Japan: Streit um Weltkriegsgedenken

Nicht nur in Europa gedenkt man in diesem Jahr, dass 70 Jahre Zweiter Weltkrieg zu Ende ist. Auch in Asien haben 1945 die Waffen nach einem mörderischen Ringen geschwiegen, erst nachdem Atombombenangriffen auf Hiroshima und Nagasaki imperiale Japan kapituliert hat. Aber anders als in Europa, wo man sich bemüht gemeinsam zu gedenken, treibt das Weltkriegsgedenken die Nachbarn weiter auseinander. Besonders schwer tut sich der Kriegsverlierer Japan, selbst nach 70 Jahren.

Morgenjournal, 3.3.2015

Aus Tokio,

Der Zweite Weltkrieg ist für Japan mit den Atombomben auf Hiroshima und Nagasaki zu Ende gegangen - ein Trauma, das auch nach siebzig Jahren das Land belastet, mehr noch als die Niederlage Japans: Deutschland, das sich auf österreichisches Territorium erstreckte, in Europa und Japan in Asien waren die Kriegsverlierer der Weltkriegskatastrophe. In Europa werden die Gedenkveranstaltungen dazu genutzt, das große Gemeinsame, das in diesen siebzig Jahren mühsam erarbeitet worden ist, zu betonen und zu stärken. In Asien treibt das Gedenken die Nachbarn weiter auseinander. Vor allem der Kriegsverlierer Japan kann die Belastung der Vergangenheit nicht abschütteln.

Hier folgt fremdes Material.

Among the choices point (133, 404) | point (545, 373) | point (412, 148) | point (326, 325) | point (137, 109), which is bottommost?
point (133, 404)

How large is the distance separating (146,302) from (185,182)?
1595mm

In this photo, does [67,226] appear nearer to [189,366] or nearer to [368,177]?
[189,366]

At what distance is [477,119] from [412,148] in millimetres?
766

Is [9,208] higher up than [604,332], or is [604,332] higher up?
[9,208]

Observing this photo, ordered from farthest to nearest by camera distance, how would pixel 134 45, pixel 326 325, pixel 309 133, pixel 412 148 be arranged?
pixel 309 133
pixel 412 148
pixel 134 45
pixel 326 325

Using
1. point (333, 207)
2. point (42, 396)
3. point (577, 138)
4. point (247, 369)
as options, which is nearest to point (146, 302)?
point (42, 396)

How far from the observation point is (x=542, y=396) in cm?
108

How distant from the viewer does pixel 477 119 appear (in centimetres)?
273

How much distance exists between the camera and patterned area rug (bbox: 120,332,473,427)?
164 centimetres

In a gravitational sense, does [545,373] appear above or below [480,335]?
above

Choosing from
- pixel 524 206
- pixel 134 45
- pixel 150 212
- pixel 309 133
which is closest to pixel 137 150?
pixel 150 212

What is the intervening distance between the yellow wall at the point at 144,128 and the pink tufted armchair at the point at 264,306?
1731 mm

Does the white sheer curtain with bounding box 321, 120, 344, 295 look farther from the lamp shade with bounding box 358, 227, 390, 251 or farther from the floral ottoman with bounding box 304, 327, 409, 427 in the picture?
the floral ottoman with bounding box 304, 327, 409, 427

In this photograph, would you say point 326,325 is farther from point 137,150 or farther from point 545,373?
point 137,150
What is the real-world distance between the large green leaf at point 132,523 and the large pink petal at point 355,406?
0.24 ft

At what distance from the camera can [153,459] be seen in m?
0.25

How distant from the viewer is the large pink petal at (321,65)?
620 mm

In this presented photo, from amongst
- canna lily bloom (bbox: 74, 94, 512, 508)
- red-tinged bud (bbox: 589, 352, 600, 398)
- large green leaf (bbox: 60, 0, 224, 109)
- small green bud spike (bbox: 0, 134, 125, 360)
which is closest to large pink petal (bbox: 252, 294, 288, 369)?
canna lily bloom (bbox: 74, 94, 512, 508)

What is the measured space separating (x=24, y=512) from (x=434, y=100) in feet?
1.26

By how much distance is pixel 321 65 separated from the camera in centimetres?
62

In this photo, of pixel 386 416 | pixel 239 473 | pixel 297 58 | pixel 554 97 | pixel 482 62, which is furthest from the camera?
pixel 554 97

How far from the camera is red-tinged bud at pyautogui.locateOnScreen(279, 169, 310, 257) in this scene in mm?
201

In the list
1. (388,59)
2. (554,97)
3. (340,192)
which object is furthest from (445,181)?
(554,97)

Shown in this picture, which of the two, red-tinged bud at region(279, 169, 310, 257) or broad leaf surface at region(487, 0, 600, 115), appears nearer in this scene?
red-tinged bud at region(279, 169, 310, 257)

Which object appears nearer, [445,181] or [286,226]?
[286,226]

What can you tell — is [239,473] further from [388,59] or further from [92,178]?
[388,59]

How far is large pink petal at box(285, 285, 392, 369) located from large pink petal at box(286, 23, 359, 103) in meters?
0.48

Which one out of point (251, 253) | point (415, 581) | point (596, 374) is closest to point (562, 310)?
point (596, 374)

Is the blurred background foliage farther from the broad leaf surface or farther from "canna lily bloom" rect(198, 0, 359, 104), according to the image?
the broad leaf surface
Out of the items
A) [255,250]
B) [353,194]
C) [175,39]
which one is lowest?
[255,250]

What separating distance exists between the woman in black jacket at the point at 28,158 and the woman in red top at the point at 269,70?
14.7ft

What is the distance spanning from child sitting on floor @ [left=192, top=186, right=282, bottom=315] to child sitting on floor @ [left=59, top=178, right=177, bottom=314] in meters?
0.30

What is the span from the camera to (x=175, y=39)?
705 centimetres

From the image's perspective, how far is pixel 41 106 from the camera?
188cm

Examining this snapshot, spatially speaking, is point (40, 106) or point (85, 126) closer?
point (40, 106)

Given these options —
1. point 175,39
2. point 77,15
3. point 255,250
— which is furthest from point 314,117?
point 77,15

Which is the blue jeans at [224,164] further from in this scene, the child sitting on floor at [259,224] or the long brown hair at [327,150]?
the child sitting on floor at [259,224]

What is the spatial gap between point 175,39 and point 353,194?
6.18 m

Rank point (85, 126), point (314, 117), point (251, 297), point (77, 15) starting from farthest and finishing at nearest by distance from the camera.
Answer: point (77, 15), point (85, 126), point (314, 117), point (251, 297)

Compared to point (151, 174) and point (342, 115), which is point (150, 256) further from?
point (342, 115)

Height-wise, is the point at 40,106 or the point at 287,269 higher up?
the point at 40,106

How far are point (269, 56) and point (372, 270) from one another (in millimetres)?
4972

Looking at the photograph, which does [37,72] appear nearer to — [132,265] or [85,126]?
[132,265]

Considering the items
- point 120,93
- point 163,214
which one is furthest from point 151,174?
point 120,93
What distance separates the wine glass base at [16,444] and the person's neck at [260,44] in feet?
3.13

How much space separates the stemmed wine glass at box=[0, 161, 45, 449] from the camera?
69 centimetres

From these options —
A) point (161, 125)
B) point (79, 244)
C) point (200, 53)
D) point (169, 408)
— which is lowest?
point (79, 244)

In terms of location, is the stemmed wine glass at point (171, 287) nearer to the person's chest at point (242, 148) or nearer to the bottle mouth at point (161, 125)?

Wie schwierig sich Japans mit der eigenen Kriegsvergangenheit tut, ist jeden Dienstag in Tokio vor dem Redaktionsgebäude der großen liberalen Tageszeitung Asahi Shimbun festzustellen.

Lautstark protestiert eine Gruppe rechter Nationalisten , weil die Zeitung Asahi Shimbun seit Jahren über die Zwangsprostitution chinesischer und koreanischer Frauen durch die japanischen Streitkräfte während des Zweiten Weltkrieges schreibt. Der Bericht eines der Augenzeugen hat sich als unrichtig herausgestellt, jetzt bekommen die Leugner Oberwasser.

Sexsklavinnen für die japanischen Truppen, so etwas hat es nie gegeben, behauptet Herr Nagai, einer der Organisatoren der Gruppe mit dem patriotischen Namen, Tue das Beste für Japan.
Historiker sprechen von Hunderttausenden entführten Frauen aus China und Korea, die im Zweiten Weltkrieg in Militärbordelle gezwungen wurden. Entschädigungen für die Opfer gab es keine. Nur zögerlich kam die Entschuldigung des offiziellen Japans.

In der führenden liberalen Zeitung ist man Druck von der nationalistischen Rechten gewohnt, sagt Kommentator Takashi Kokubu: Japan hat sein Vergangenheit immer verdrängt. Es gibt heute noch Leute, die glauben, dass nicht alles schlecht war, was das Land im 2. Weltkrieg getan hat.

Korea hielt Japan fast ein halbes Jahrhundert als Kolonie besetzt. Der japanische Eroberungskrieg gegen China war von Massakern und Verwüstungen geprägt, es gab Millionen Tote. Wenn Japan Kriegsverbrecher von damals ehrt, protestieren regelmäßig die Regierungen der Nachbarn.
Die Gefahr ist groß, dass die Erinnerung an das Kriegsende in Asien nicht zur Versöhnung sondern zu verschärften Spannungen führt, weil es anders als in Europa nie eine gemeinsame Aufarbeitung des Krieges gegeben hat, meint der Der liberale Kommentator Takashi Kobuku.

Unglücklicherweise werden die Gegensätze schärfer. China ist dabei Japan wirtschaftlich und militärisch zu überholen, sie wollen Nummer eins sein. China benützt historische Fragen um Japan zu attackieren. Dass in Japan rechte Politiker immer aktiver werden, macht die Probleme noch größer.

Die chinesische Regierung plant im Herbst eine große Siegesparade in Peking. Russlands Präsident Putin hat zugesagt. Ob auch Japans Premierminister geladen wird und ob einer eine solche Einladung annehmen würde, ist offen.